Your answer must be an exact transcription of the lines from the line with "Use after standing for 24 hours" through the final line of the data.

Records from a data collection
____________________

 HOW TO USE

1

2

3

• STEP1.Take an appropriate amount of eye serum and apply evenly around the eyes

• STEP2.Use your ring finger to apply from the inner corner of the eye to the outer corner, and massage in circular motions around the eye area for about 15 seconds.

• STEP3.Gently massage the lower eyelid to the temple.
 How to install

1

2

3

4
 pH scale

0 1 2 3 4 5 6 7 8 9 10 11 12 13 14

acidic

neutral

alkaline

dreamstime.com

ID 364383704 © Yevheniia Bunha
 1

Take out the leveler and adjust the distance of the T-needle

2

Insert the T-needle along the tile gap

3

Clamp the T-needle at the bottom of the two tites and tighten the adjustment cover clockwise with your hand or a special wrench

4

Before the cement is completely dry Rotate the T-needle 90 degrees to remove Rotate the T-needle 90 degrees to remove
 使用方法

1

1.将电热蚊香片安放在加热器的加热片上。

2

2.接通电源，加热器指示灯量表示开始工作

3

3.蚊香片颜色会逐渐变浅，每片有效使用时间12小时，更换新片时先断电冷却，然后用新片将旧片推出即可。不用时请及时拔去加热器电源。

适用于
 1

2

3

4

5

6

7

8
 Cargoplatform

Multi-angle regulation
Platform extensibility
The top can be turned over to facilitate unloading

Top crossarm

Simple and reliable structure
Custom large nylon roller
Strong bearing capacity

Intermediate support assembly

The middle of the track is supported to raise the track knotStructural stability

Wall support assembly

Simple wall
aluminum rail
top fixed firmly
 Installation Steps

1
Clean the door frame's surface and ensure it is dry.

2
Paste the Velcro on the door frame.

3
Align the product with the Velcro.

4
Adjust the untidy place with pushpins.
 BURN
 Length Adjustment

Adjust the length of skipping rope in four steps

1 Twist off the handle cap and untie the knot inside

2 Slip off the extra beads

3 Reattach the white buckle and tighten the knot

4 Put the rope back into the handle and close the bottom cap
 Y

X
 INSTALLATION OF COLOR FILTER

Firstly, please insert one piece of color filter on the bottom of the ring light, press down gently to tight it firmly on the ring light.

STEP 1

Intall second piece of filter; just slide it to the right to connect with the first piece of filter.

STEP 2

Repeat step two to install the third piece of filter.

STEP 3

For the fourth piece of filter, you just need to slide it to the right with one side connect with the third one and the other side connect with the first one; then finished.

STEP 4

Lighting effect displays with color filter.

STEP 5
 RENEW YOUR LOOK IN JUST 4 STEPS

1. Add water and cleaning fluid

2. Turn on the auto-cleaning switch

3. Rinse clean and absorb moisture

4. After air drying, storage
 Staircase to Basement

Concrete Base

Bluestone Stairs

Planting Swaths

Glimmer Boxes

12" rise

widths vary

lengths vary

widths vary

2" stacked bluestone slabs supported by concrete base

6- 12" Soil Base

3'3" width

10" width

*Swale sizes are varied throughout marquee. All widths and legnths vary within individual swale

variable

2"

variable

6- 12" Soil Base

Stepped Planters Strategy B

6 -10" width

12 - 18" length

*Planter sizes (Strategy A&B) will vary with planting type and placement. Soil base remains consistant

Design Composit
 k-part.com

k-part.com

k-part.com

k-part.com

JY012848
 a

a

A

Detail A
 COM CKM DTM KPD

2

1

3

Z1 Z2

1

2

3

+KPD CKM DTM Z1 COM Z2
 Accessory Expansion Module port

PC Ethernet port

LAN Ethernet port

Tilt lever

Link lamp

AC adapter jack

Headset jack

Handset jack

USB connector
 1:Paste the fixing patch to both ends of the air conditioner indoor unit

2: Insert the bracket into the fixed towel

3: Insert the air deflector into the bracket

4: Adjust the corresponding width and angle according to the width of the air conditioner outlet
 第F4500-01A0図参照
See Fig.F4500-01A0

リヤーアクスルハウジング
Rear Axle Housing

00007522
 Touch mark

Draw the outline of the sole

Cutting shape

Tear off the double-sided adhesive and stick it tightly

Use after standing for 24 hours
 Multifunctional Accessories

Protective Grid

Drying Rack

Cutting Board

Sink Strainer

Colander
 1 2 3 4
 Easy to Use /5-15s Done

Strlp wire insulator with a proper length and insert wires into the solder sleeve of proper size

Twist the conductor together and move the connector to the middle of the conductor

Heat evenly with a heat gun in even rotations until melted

____________________

Answer box:
Use after standing for 24 hours
 Multifunctional Accessories

Protective Grid

Drying Rack

Cutting Board

Sink Strainer

Colander
 1 2 3 4
 Easy to Use /5-15s Done

Strlp wire insulator with a proper length and insert wires into the solder sleeve of proper size

Twist the conductor together and move the connector to the middle of the conductor

Heat evenly with a heat gun in even rotations until melted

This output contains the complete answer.